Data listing

++++

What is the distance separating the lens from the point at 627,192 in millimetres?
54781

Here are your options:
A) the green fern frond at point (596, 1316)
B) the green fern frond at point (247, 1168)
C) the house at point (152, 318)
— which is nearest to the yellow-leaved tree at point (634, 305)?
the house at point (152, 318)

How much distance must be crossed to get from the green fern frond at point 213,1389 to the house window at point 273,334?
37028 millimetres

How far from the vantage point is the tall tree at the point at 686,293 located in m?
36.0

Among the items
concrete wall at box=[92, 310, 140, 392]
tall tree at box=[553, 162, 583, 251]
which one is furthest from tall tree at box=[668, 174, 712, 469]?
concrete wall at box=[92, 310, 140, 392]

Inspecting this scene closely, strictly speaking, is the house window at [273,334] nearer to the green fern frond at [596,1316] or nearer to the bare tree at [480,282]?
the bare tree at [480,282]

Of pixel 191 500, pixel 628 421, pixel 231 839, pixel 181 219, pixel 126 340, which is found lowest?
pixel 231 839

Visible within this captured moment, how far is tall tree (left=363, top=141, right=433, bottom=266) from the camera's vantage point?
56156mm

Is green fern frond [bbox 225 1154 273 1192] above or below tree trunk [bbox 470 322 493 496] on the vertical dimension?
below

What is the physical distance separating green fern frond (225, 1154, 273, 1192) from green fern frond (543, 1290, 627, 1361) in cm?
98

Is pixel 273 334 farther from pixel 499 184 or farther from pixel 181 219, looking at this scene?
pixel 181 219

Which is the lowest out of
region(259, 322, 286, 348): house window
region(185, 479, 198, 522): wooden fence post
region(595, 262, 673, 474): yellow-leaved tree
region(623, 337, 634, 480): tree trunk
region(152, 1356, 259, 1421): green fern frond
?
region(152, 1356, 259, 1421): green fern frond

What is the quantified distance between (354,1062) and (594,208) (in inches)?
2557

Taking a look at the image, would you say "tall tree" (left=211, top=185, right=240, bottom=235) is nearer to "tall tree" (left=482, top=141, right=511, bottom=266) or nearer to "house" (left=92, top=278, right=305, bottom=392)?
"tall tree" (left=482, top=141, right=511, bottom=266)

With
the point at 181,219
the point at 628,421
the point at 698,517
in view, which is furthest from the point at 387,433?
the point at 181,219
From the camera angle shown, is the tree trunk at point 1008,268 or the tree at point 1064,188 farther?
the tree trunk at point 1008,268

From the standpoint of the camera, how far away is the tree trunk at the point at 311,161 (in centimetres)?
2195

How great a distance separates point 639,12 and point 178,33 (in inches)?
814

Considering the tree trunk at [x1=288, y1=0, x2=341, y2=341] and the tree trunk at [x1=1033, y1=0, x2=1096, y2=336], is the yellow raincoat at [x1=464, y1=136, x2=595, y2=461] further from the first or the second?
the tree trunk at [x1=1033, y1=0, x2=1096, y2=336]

++++

● **PROMPT**
Edit the data above so that every "camera" becomes "observer", and leave all other text unchanged.

● **RESULT**
What is the distance separating the lens from the point at 627,192 in millimetres?
54781

Here are your options:
A) the green fern frond at point (596, 1316)
B) the green fern frond at point (247, 1168)
C) the house at point (152, 318)
— which is nearest to the yellow-leaved tree at point (634, 305)?
the house at point (152, 318)

How much distance must be crossed to get from the green fern frond at point 213,1389 to the house window at point 273,334?
37028 millimetres

How far from the vantage point is the tall tree at the point at 686,293 located in m?
36.0

Among the items
concrete wall at box=[92, 310, 140, 392]
tall tree at box=[553, 162, 583, 251]
which one is furthest from tall tree at box=[668, 174, 712, 469]?
concrete wall at box=[92, 310, 140, 392]

Inspecting this scene closely, strictly speaking, is the house window at [273,334] nearer to the green fern frond at [596,1316] or nearer to the bare tree at [480,282]?
the bare tree at [480,282]

Of pixel 191 500, pixel 628 421, pixel 231 839, pixel 181 219, pixel 126 340, which is found lowest?
pixel 231 839

Visible within this captured moment, how far is tall tree (left=363, top=141, right=433, bottom=266) from the observer's vantage point?
56156mm

Is green fern frond [bbox 225 1154 273 1192] above or below tree trunk [bbox 470 322 493 496] on the vertical dimension?
below

What is the physical distance separating green fern frond (225, 1154, 273, 1192) from green fern frond (543, 1290, 627, 1361) in cm?
98

Is pixel 273 334 farther from pixel 499 184 or farther from pixel 181 219, looking at this scene?
pixel 181 219

Which is the lowest out of
region(259, 322, 286, 348): house window
region(185, 479, 198, 522): wooden fence post
region(595, 262, 673, 474): yellow-leaved tree
region(623, 337, 634, 480): tree trunk
region(152, 1356, 259, 1421): green fern frond
?
region(152, 1356, 259, 1421): green fern frond

What is the quantified distance between (354,1062) and (594,208) (in inches)?
2557

Taking a look at the image, would you say "tall tree" (left=211, top=185, right=240, bottom=235) is nearer to "tall tree" (left=482, top=141, right=511, bottom=266) or nearer to "house" (left=92, top=278, right=305, bottom=392)?
"tall tree" (left=482, top=141, right=511, bottom=266)

With
the point at 181,219
the point at 628,421
the point at 698,517
in view, which is furthest from the point at 387,433?
the point at 181,219
From the observer angle shown, is the tree trunk at point 1008,268 or the tree at point 1064,188 farther?
the tree trunk at point 1008,268

From the standpoint of the observer, how far away is the tree trunk at the point at 311,161 (in centimetres)?
2195

How great a distance separates point 639,12 and point 178,33 (in inches)?
814

Considering the tree trunk at [x1=288, y1=0, x2=341, y2=341] and the tree trunk at [x1=1033, y1=0, x2=1096, y2=336], is the yellow raincoat at [x1=464, y1=136, x2=595, y2=461] further from the first or the second?
the tree trunk at [x1=1033, y1=0, x2=1096, y2=336]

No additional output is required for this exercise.